Verses 20-29 then show all the people doing what Yahweh commanded of them.
Then all the congregation of the people of Israel departed from the presence of Moses. And they came, everyone whose heart stirred him, and everyone whose spirit moved him, and brought the LORD’s contribution to be used for the tent of meeting, and for all its service, and for the holy garments. So they came, both men and women. All who were of a willing heart brought brooches and earrings and signet rings and armlets, all sorts of gold objects, every man dedicating an offering of gold to the LORD. And every one who possessed blue or purple or scarlet yarns or fine linen or goats’ hair or tanned rams’ skins or goatskins brought them. Everyone who could make a contribution of silver or bronze brought it as the LORD’s contribution. And every one who possessed acacia wood of any use in the work brought it. And every skillful woman spun with her hands, and they all brought what they had spun in blue and purple and scarlet yarns and fine twined linen. All the women whose hearts stirred them to use their skill spun the goats’ hair. And the leaders brought onyx stones and stones to be set, for the ephod and for the breastpiece, and spices and oil for the light, and for the anointing oil, and for the fragrant incense. All the men and women, the people of Israel, whose heart moved them to bring anything for the work that the LORD had commanded by Moses to be done brought it as a freewill offering to the LORD.
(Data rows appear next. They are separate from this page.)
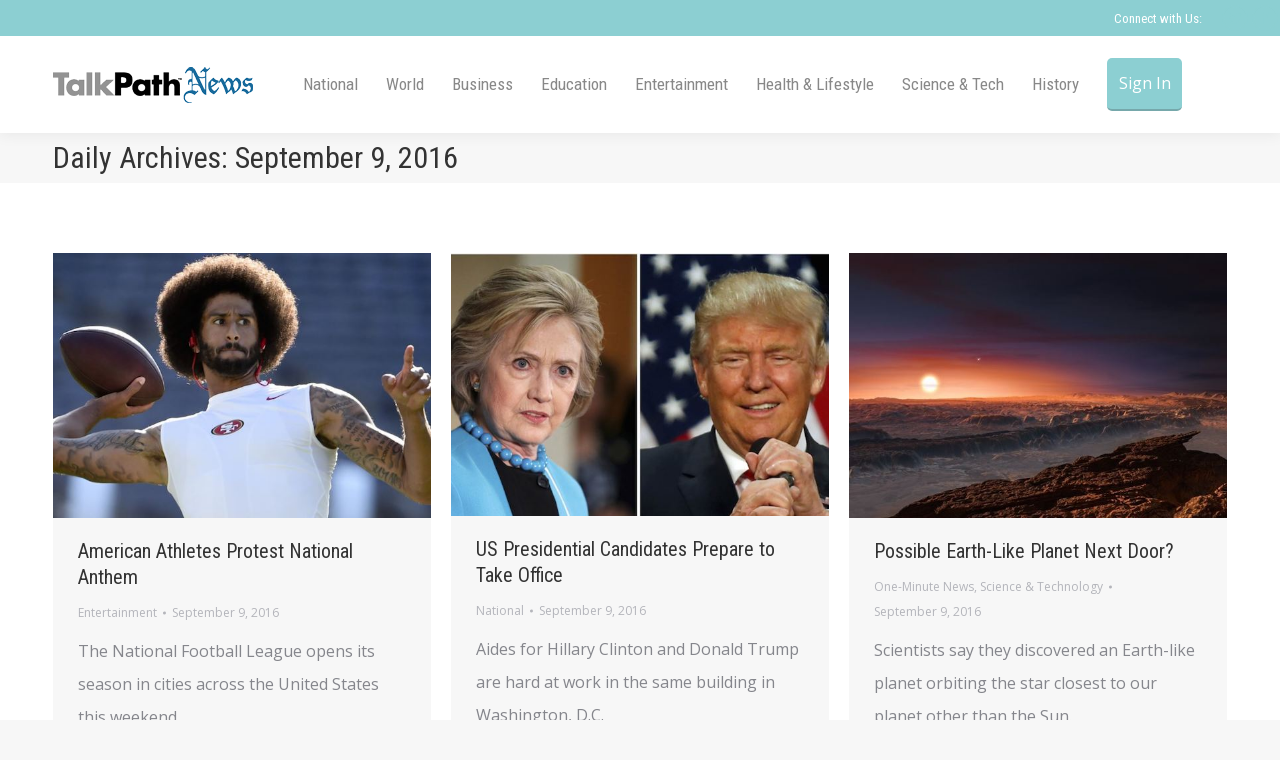

--- FILE ---
content_type: application/javascript
request_url: https://talkpathnews.aphasia.com/wp-content/plugins/simp-modal-window/js/smp-modal-min.js?ver=1.6
body_size: 1476
content:
/*
 * jQuery Simp Modal Plugin
 * www.webstudio55.com
 * Copyright 2011-2014, WebStudio55
*/
(function(e){e.fn.simpModal=function(t){function c(){locked=false}function h(){locked=true}function p(e){var t="",n=Math.floor(e/60),r=e%60;if(n>9){t=n.toString()+":"}else{t="0"+n.toString()+":"}if(r>9){t=t+r.toString()}else{t=t+"0"+r.toString()}return t}function d(e,t,n){var r=setInterval(function(){if(n==0){e.trigger("simpClose");clearInterval(r)}else{if(t.data("show")==true){t.html(p(n))}n=n-1}},1e3)}function v(e,t,n){var r="",i,s;if(typeof t!="undefined"){n||(n={});if(!t){t="";n.expires=-1}if(n.expires&&(typeof n.expires=="number"||n.expires.toUTCString)){i=new Date;if(typeof n.expires=="number"){i.setTime(+(new Date)+n.expires*864e5)}else{i=n.expires}r="; expires="+i.toUTCString()}document.cookie=[e,"=",encodeURIComponent(t),r,n.path?"; path="+n.path:"",n.domain?"; domain="+n.domain:"",n.secure?"; secure":""].join("")}else{s=document.cookie.match(new RegExp("(?:^|;)\\s?"+e.replace(/([.*+?^=!:${}()|[\]\/\\])/g,"\\$1")+"=(.*?)(?:;|$)","i"));return s&&unescape(s[1])}}locked=false;var n=e(this),r=n.data("id"),i=n.parent(),s=n.find(".smp-counter"),o=s.data("count"),u=n.find(".smp-close"),a=n.data("cookie");var f={opening:n.data("opening"),closing:n.data("closing"),openSpeed:n.data("openspeed"),closeSpeed:n.data("closespeed"),bgclose:n.data("bgclose")};var t=e.extend({},f,t);n.on("simpOpen",function(){i.fadeIn(t.openSpeed).off("click.modalEvent");u.off("click.modalEvent");modalWidth=n.outerWidth();modalHeight=n.outerHeight();winWidth=e(window).width();winHeight=e(window).height();positionY=(winHeight-modalHeight)/2;if(modalHeight>winHeight){i.css("overflow-y","scroll");positionY=0}if(modalWidth>winWidth){i.css("overflow-x","scroll")}if(!locked){h();switch(t.opening){case"fadeIn":n.css("top",positionY);n.delay(t.openSpeed/2).animate({opacity:1},t.openSpeed,c());break;case"fromTop":n.css({top:"-"+modalHeight+"px"});n.delay(t.openSpeed/2).animate({opacity:1,top:positionY},t.openSpeed,c());break;case"fromBottom":n.css({top:winHeight});n.delay(t.openSpeed/2).animate({opacity:1,top:positionY},t.openSpeed,c());break;case"fromLeft":n.css({top:positionY,"margin-left":"-"+winWidth+"px"});n.delay(t.openSpeed/2).animate({opacity:1,"margin-left":"1em"},t.openSpeed,c());break;case"fromRight":n.css({top:positionY,"margin-left":winWidth});n.delay(t.openSpeed/2).animate({opacity:1,"margin-left":"1em"},t.openSpeed,c());break;case"scaleDown":n.removeClass("simp-noScale").addClass("simp-scaleDown").css({top:positionY,"margin-left":"1em"});n.delay(t.openSpeed).animate({opacity:1},t.openSpeed,function(){n.addClass("simp-noScale");c()});break;case"scaleUp":n.removeClass("simp-noScale").addClass("simp-scaleUp").css({top:positionY,"margin-left":"1em"});n.delay(t.openSpeed).animate({opacity:1},t.openSpeed,function(){n.addClass("simp-noScale");c()});break}if(o>0){d(n,s,o)}}if(a>0){var f=new Date(a*1e3);v("visited"+r,1,{expires:f,path:"/"})}n.off("simpOpen")});n.on("simpClose",function(){if(!locked){h();switch(t.closing){case"fadeOut":n.animate({opacity:0},t.closeSpeed);break;case"toTop":n.animate({opacity:0,top:"-"+winHeight},t.closeSpeed);break;case"toBottom":n.animate({opacity:0,top:winHeight},t.closeSpeed);break;case"toLeft":n.animate({opacity:0,top:positionY,"margin-left":"-"+winWidth+"px"},t.closeSpeed);break;case"toRight":n.animate({opacity:0,top:positionY,"margin-left":winWidth},t.closeSpeed);break;case"scaleUp":n.removeClass("simp-noScale simp-scaleUp").addClass("simp-scaleDown");n.animate({opacity:0},t.closeSpeed,function(){n.removeClass("simp-scaleDown")});break;case"scaleDown":n.removeClass("simp-noScale simp-scaleDown").addClass("simp-scaleUp");n.animate({opacity:0},t.closeSpeed,function(){n.removeClass("simp-scaleUp")});break}i.delay(t.closeSpeed).fadeOut(t.closeSpeed,function(){c()})}n.off("simpClose")});n.trigger("simpOpen");var l=u.on("click.modalEvent",function(){n.trigger("simpClose")});if(t.bgclose){i.css("cursor","pointer");i.on("click.modalEvent",function(e){if(e.target!==this)return;n.trigger("simpClose")})}e(window).on("load resize",function(){var r=n.outerWidth(),s=n.outerHeight(),o=e(window).width(),u=e(window).height(),a=(u-s)/2;if(s>u){i.css("overflow-y","scroll")}else{i.css("overflow-y","hidden");n.animate({top:a},t.openSpeed/2)}if(r>o){i.css("overflow-x","scroll")}else{i.css("overflow-x","hidden")}})}})(jQuery);

--- FILE ---
content_type: application/javascript
request_url: http://talkpathnews.aphasia.com/wp-content/themes/dt-the7/js/lg_custom.js?ver=test
body_size: 1064
content:
jQuery(document).ready(function($) {
/*jQuery.browser = {};
(function () {
    jQuery.browser.msie = false;
    jQuery.browser.version = 0;
    if (navigator.userAgent.match(/MSIE ([0-9]+)\./)) {
        jQuery.browser.msie = true;
        jQuery.browser.version = RegExp.$1;
    }
})();
/*jQuery.browser = {
    msie: false,
    version: 0
};*/
/*if (typeof jQuery.fn.live == 'undefined' || !(jQuery.isFunction(jQuery.fn.live))) {
  jQuery.fn.extend({
      live: function (event, callback) {
         if (this.selector) {
              jQuery(document).on(event, this.selector, callback);
          }
         return this;
      }
  });
}*/

	/*if ($('.sign-in-out-btn').length > 0) {
        	// User is authenticated, show the control buttons
        	$('.control-buttons-sticky').show();
    	} else {
        	// User is not authenticated, hide the control buttons
        	$('.control-buttons-sticky').hide();
    	}*/
	const observer = new MutationObserver(() => {
            if ($('.sign-in-out-btn').length > 0) {
                $('.control-buttons-sticky').show();
                observer.disconnect(); // Stop observing after executio
            } else {
                $('.control-buttons-sticky').hide();
            }
        });

        observer.observe(document.body, { childList: true, subtree: true });

        // Fallback: Run after 3 seconds in case MutationObserver doesn't trigger
        setTimeout(() => {
            if ($('.sign-in-out-btn').length > 0) {
                $('.control-buttons-sticky').show();
            } else {
                $('.control-buttons-sticky').hide();
            }
        }, 3000);

	var signInBtn = $('a.pop-up-btn').filter(function() {
            return $(this).text().trim() === 'Sign In';
        });

        var signUpBtn = $('a.pop-up-btn').filter(function() {
            return $(this).text().trim() === 'Sign Up';
        });

        // Add IDs to the sign-in and sign-up buttons
        signInBtn.attr('id', 'sign-in-btn');
        signUpBtn.attr('id', 'sign-up-btn');


	function setRedirectCookie() {
            var currentUrl = window.location.href;
            console.log("Current url" + currentUrl); 
	    document.cookie = "auth_redirect=" + encodeURIComponent(currentUrl) + "; path=/";
        }

        $('#sign-in-btn').on('click', function(event) {
            setRedirectCookie();
        });

        $('#sign-up-btn').on('click', function(event) {
            setRedirectCookie();
        });

	// Redirect after authentication if cookie is set
        function getCookie(name) {
            var value = "; " + document.cookie;
            var parts = value.split("; " + name + "=");
            if (parts.length == 2) return parts.pop().split(";").shift();
        }

        var redirectUrl = getCookie('auth_redirect');
        if (redirectUrl) {
            // Clear the cookie
            document.cookie = "auth_redirect=; expires=Thu, 01 Jan 1970 00:00:00 UTC; path=/;";
            // Redirect to the URL
            window.location.href = decodeURIComponent(redirectUrl);
        }
});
Again, notice the great emphasis upon everyone who heart stirred him, and everyone whose spirit moved him, as well as all who were of a willing heart. This is, of course, the pattern for Christian that we are under today. Although giving a tenth of one’s income (a tithe) is generally a fine enough principle, the New Testament does not give us a particular amount or percentage or even formula for governing our giving. Instead, 2 Corinthians 9:7 tells us plainly: “Each one must give as he has decided in his heart, not reluctantly or under compulsion, for God loves a cheerful giver.” That is the principle that must rule over our hearts.
We should also take that all of Israel participated in these contributions. The leaders who possessed gemstones and spices brought them freely. Both men and women are emphasized as giving, and the text specifically spotlights skillful women bringing their weavings. Whenever we couple this with the call for all skillful craftsmen in verse 10, we find a beautiful picture of how Yahweh used the various gifts and skills of His people to build His dwelling place.